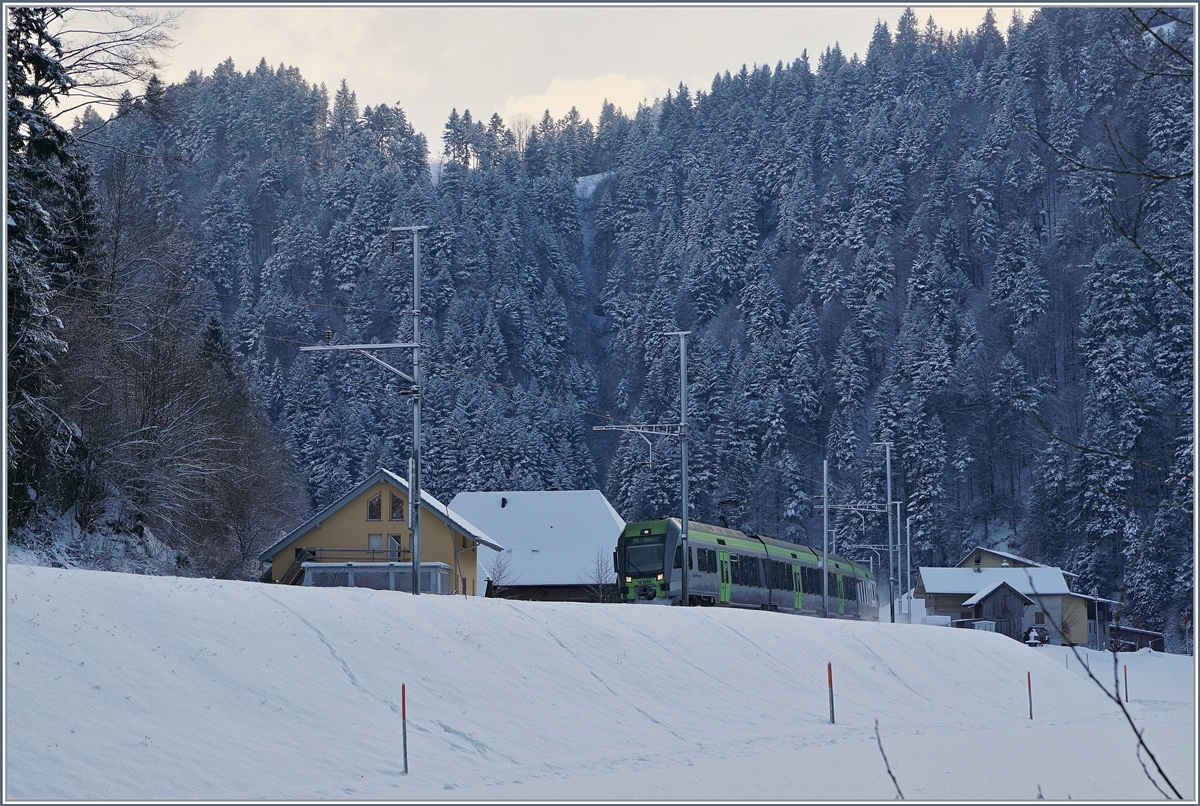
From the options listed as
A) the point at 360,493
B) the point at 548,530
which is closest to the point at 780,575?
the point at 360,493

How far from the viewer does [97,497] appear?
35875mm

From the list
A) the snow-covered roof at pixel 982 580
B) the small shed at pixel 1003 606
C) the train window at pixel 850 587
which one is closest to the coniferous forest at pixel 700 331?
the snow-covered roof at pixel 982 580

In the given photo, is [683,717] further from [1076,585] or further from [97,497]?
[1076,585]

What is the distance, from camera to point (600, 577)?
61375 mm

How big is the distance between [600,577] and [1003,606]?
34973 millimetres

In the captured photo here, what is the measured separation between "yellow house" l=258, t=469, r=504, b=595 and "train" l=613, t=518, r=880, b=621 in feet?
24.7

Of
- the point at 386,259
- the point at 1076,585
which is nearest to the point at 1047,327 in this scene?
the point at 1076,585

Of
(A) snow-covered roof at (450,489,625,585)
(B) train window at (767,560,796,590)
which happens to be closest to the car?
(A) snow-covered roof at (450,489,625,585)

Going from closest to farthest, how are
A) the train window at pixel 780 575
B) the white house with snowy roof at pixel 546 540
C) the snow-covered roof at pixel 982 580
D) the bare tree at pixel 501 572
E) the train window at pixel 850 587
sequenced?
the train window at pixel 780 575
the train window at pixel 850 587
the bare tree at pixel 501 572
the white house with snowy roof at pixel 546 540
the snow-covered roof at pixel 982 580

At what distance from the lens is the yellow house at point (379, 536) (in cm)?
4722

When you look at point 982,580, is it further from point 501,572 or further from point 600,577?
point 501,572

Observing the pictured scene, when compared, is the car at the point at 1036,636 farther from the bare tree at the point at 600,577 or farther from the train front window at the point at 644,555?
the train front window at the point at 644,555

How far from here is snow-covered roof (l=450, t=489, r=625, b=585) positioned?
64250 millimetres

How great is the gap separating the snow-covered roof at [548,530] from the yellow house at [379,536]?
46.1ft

--------------------------------

[GIVEN PROBLEM] Reproduce precisely the span of lines that begins at the line containing "In the given" and ends with the last line of the listing.

[SOLUTION TO THIS EXERCISE]
In the given photo, is [683,717] further from [1076,585] or further from [97,497]?
[1076,585]

What is the distance, from camera to point (600, 577)?
61375 mm

How big is the distance between [600,577] and [1003,606]?
34973 millimetres

In the captured photo here, what is the measured separation between "yellow house" l=258, t=469, r=504, b=595 and "train" l=613, t=518, r=880, b=621 in feet?
24.7

Of
- the point at 386,259
- the point at 1076,585
which is nearest to the point at 1047,327 in this scene?
the point at 1076,585

Of
(A) snow-covered roof at (450,489,625,585)
(B) train window at (767,560,796,590)
which happens to be closest to the car?
(A) snow-covered roof at (450,489,625,585)

Going from closest to farthest, how are
A) the train window at pixel 780 575
B) the white house with snowy roof at pixel 546 540
C) the snow-covered roof at pixel 982 580
D) the bare tree at pixel 501 572
E) the train window at pixel 850 587
sequenced?
the train window at pixel 780 575
the train window at pixel 850 587
the bare tree at pixel 501 572
the white house with snowy roof at pixel 546 540
the snow-covered roof at pixel 982 580

At what distance from the lens is the yellow house at point (379, 536) (in cm)?
4722

When you look at point 982,580, is it further from point 501,572 or further from point 600,577?
point 501,572

Observing the pictured scene, when compared, is the car at the point at 1036,636 farther from the bare tree at the point at 600,577 or farther from the train front window at the point at 644,555?
the train front window at the point at 644,555

How far from here is snow-covered roof (l=450, t=489, r=625, b=585) positioned?
64250 millimetres

How great is the gap separating the snow-covered roof at [548,530] from the yellow house at [379,536]?
46.1ft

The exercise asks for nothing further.